Glencore matches it's 2014 interim dividend in 2015

DividendMax Ltd.

Glencore matches it's 2014 interim dividend in 2015

Adjusted EBITDA of $4.6 billion, down 29% compared to H1 2014 owing to substantially weaker commodity prices:

- Marketing Adjusted EBITDA down 27% to $1.2 billion and Adjusted EBIT down 29% to $1.1 billion, with tough metals' trading conditions, particularly aluminium and nickel affected by the collapse in physical premiums and subdued levels of global stainless steel production. We expect better second half contributions from metals and agriculture to underpin full year Marketing EBIT guidance of $2.5-$2.6 billion.

- Industrial Adjusted EBITDA down 29% to $3.4 billion, due to the substantially weaker net commodity price / exchange rate environment. Despite the weaker price environment, Metals and minerals' Adjusted EBITDA mining margin was still a healthy 24% compared to 30% in 2014 and Energy Adjusted EBITDA margin was 28% compared to 29%, reflecting the quality of our asset portfolio.

• H1 2015 production included:

- Period-on-period growth from African copper, albeit overall copper production was down 3% to 730,900 tonnes reflecting anticipated grade changes at Alumbrera and Antamina and planned maintenance activities at Collahuasi.

- Zinc production up 12% to 730,300 tonnes, mainly due to the ramp-up of the expansion projects in Australia.

- Coal production down 4% to 68.7 million tonnes, primarily due to the market driven decision to cut production.

• The sharp decline in oil prices in late 2014, which continued into 2015, led to significant amendments to the work programme at our assets in Chad, including changes to capex and production profiles and the number of drilling rigs in operation. As a result, the carrying value of these fields/blocks has been impaired by $792 million.

• Unfortunately, Optimum Coal has commenced business rescue proceedings given the continued and unsustainable financial hardship as a result of its agreement with Eskom. The directors of Optimum are of the view that if the supply agreement with Eskom can be renegotiated, there is a reasonable prospect of rescuing Optimum.

• FFO was $3.5 billion, down 29% compared to H1 2014 as a result of the weaker price environment noted above.

• Net debt decreased by $982 million to $29.6 billion, reflecting a 21% reduction in net capital expenditure (excluding Las Bambas) and a release of non-RMI working capital of $3.2 billion, due naturally to lower commodity prices and some additional proactive working capital management to ensure a more efficient balance sheet.
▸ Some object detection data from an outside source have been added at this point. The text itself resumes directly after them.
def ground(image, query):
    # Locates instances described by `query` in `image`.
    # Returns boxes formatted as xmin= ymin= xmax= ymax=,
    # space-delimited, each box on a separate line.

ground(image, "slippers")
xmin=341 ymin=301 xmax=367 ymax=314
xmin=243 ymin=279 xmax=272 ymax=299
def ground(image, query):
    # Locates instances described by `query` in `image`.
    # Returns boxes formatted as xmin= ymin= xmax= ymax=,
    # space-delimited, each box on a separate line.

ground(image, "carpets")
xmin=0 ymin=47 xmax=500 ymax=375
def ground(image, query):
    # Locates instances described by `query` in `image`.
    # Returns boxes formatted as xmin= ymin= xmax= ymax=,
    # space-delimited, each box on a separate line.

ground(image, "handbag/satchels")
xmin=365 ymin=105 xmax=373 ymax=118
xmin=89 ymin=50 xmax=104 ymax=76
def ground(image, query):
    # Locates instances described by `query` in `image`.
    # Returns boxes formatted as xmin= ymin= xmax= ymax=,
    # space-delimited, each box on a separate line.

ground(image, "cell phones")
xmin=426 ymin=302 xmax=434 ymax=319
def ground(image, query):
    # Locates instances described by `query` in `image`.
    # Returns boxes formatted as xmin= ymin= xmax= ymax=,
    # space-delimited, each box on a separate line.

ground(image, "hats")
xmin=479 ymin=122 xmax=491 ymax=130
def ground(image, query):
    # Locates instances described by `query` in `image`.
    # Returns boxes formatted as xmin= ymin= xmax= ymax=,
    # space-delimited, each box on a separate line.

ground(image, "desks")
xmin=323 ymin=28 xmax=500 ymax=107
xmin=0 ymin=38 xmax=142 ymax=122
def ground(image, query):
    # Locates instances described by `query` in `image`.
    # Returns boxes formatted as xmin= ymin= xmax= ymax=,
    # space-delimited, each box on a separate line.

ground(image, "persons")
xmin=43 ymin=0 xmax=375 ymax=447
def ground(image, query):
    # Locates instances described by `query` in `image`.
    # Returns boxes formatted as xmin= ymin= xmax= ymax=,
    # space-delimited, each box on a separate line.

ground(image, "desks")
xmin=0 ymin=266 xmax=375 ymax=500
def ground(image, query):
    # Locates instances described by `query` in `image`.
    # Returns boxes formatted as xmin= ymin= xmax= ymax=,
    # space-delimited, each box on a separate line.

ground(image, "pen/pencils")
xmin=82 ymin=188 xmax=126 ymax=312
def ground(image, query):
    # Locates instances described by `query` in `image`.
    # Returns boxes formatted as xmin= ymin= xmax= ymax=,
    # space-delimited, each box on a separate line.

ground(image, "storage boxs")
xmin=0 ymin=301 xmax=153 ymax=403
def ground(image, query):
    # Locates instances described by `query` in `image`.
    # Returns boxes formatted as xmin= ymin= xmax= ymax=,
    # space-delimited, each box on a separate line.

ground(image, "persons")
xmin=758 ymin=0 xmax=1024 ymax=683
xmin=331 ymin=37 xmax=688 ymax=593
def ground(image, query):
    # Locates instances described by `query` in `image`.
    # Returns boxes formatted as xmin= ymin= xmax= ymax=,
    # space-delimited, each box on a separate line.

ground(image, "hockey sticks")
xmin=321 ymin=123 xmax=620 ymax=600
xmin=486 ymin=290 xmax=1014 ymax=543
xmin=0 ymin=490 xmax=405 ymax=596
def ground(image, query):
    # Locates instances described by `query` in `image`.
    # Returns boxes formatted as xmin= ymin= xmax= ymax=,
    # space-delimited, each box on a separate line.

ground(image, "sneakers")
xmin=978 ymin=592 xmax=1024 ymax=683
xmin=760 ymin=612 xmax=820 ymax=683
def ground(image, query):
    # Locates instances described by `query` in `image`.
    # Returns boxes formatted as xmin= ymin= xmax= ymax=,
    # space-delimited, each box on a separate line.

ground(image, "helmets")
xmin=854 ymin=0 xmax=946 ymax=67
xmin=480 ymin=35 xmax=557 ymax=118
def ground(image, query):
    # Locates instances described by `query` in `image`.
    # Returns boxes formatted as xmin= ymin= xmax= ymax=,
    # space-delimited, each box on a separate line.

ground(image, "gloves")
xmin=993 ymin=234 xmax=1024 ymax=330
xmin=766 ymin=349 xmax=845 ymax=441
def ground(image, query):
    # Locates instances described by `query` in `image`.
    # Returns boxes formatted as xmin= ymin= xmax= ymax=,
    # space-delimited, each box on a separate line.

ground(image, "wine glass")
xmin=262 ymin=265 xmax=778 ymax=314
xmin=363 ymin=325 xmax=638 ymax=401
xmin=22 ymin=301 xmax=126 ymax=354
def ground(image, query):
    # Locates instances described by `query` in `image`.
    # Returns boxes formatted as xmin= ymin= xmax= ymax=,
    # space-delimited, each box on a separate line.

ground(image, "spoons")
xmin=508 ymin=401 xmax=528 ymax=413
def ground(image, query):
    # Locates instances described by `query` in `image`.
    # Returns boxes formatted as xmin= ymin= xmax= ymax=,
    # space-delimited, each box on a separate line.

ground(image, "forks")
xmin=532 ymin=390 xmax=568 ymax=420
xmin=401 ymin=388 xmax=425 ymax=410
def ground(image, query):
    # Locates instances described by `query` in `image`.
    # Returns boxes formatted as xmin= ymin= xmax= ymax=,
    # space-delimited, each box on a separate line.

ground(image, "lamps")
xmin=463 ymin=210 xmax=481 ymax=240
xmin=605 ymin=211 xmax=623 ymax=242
• Strong and flexible balance sheet, with $10.5 billion of committed available liquidity at period end.

• Capital management:

- During the period, $240 million of own shares were acquired under the previously announced $1.0 billion share buyback programme, completing this initiative.

- In June, the distribution of the investment in Lonmin plc was completed.

- The Board has declared an interim distribution of $6 cents per share, consistent with the 2014 interim distribution, reflecting our confidence in the prospects and strength of our underlying operations, commodities mix and sustainable cashflow profile.

• Ongoing portfolio management reflects:

- August completion of the sales of Glencore's interest in the Tampakan copper project, the Falcondo nickel operations and the Sipilou nickel project, for total proceeds of approximately $290 million.

• Full year production guidance is provided in the Appendix on page 82.

• The target industrial capex ceiling for full year 2015 is now $6 billion, compared to the range of $6.5-6.8 billion previously communicated. We currently anticipate that industrial capex for 2016 will be no more than $5.0 billion.

Glencore's Chief Executive Officer, Ivan Glasenberg, commented:

"Against a challenging backdrop for many of our commodities, we have taken a range of pre-emptive actions in respect of our balance sheet, operations and capital spending/recycling in order to preserve our current credit rating and sustain our track record on equity distributions. 

Our core industrial assets remain well positioned on their respective cost curves. We remain by far the most diversified commodity producer and marketer and are well positioned to benefit from any improvement in pricing when it finally and inevitably materialises. Our principal objective remains to grow our free cash flow per share and return any excess capital in the most sustainable and efficient manner."